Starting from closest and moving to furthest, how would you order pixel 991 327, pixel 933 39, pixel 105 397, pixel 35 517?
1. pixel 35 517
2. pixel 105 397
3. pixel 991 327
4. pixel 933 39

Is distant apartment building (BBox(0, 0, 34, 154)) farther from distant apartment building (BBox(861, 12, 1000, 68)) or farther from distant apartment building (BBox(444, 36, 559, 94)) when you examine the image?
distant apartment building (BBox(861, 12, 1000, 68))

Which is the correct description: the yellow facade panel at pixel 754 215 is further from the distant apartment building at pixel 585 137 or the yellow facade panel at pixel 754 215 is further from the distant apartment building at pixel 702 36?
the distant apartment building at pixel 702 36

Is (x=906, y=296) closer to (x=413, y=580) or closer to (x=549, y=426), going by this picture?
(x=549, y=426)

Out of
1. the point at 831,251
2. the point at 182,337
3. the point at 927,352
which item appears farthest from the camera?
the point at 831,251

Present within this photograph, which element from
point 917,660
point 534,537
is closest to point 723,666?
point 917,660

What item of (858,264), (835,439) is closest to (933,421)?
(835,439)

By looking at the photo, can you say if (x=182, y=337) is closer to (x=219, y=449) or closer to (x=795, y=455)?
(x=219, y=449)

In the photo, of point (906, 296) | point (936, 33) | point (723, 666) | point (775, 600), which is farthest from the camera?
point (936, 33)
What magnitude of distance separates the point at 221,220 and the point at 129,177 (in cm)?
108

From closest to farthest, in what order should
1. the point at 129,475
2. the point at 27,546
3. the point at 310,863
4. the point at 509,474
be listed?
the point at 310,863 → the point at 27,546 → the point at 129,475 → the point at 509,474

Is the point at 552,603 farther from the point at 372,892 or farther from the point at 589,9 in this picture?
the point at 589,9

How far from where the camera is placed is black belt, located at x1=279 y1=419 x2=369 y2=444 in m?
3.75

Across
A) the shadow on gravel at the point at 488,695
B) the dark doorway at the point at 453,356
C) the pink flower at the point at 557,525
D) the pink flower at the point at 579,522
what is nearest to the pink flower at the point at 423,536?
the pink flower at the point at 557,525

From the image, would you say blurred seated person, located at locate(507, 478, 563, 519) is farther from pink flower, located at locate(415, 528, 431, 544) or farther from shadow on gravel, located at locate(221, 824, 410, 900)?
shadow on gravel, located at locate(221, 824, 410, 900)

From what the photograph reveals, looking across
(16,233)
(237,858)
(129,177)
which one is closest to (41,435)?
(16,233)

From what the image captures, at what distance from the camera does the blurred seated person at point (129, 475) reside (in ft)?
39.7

==*==

▸ OBJECTIVE
Without leaving anything out, quote all the data.

▸ THE COMPLETED TASK
Starting from closest and moving to furthest, how would you order pixel 991 327, pixel 933 39, pixel 105 397, pixel 35 517?
1. pixel 35 517
2. pixel 105 397
3. pixel 991 327
4. pixel 933 39

Is distant apartment building (BBox(0, 0, 34, 154)) farther from distant apartment building (BBox(861, 12, 1000, 68)) or farther from distant apartment building (BBox(444, 36, 559, 94)) when you examine the image?
distant apartment building (BBox(861, 12, 1000, 68))

Which is the correct description: the yellow facade panel at pixel 754 215 is further from the distant apartment building at pixel 585 137 or the yellow facade panel at pixel 754 215 is further from the distant apartment building at pixel 702 36?
the distant apartment building at pixel 702 36

Is (x=906, y=296) closer to (x=413, y=580) or closer to (x=549, y=426), going by this picture?
(x=549, y=426)

Out of
1. the point at 831,251
2. the point at 182,337
3. the point at 927,352
which item appears farthest from the camera?
the point at 831,251

Present within this photograph, which element from
point 917,660
point 534,537
is closest to point 723,666?
point 917,660

What item of (858,264), (835,439) is closest to (933,421)?
(835,439)

By looking at the photo, can you say if (x=182, y=337) is closer to (x=219, y=449) or closer to (x=795, y=455)?
(x=219, y=449)

In the photo, of point (906, 296) | point (936, 33) | point (723, 666) | point (775, 600), which is farthest from the camera?
point (936, 33)
What magnitude of distance separates the point at 221,220 and the point at 129,177 (in cm)?
108

From closest to farthest, in what order should
1. the point at 129,475
2. the point at 27,546
3. the point at 310,863
4. the point at 509,474
be listed?
the point at 310,863 → the point at 27,546 → the point at 129,475 → the point at 509,474

Is the point at 552,603 farther from the point at 372,892 or farther from the point at 589,9 in this picture?
the point at 589,9

How far from where the camera is placed is black belt, located at x1=279 y1=419 x2=369 y2=444 in m?
3.75

Across
A) the shadow on gravel at the point at 488,695
B) the dark doorway at the point at 453,356
C) the pink flower at the point at 557,525
D) the pink flower at the point at 579,522
what is nearest to the pink flower at the point at 423,536?
the pink flower at the point at 557,525

From the image, would you say blurred seated person, located at locate(507, 478, 563, 519) is farther from pink flower, located at locate(415, 528, 431, 544) or farther from shadow on gravel, located at locate(221, 824, 410, 900)?
shadow on gravel, located at locate(221, 824, 410, 900)

From what the photograph reveals, looking across
(16,233)
(237,858)
(129,177)
which one is closest to (41,435)?
(16,233)

From what the image captures, at what distance from the camera does the blurred seated person at point (129, 475) reside (in ft)?
39.7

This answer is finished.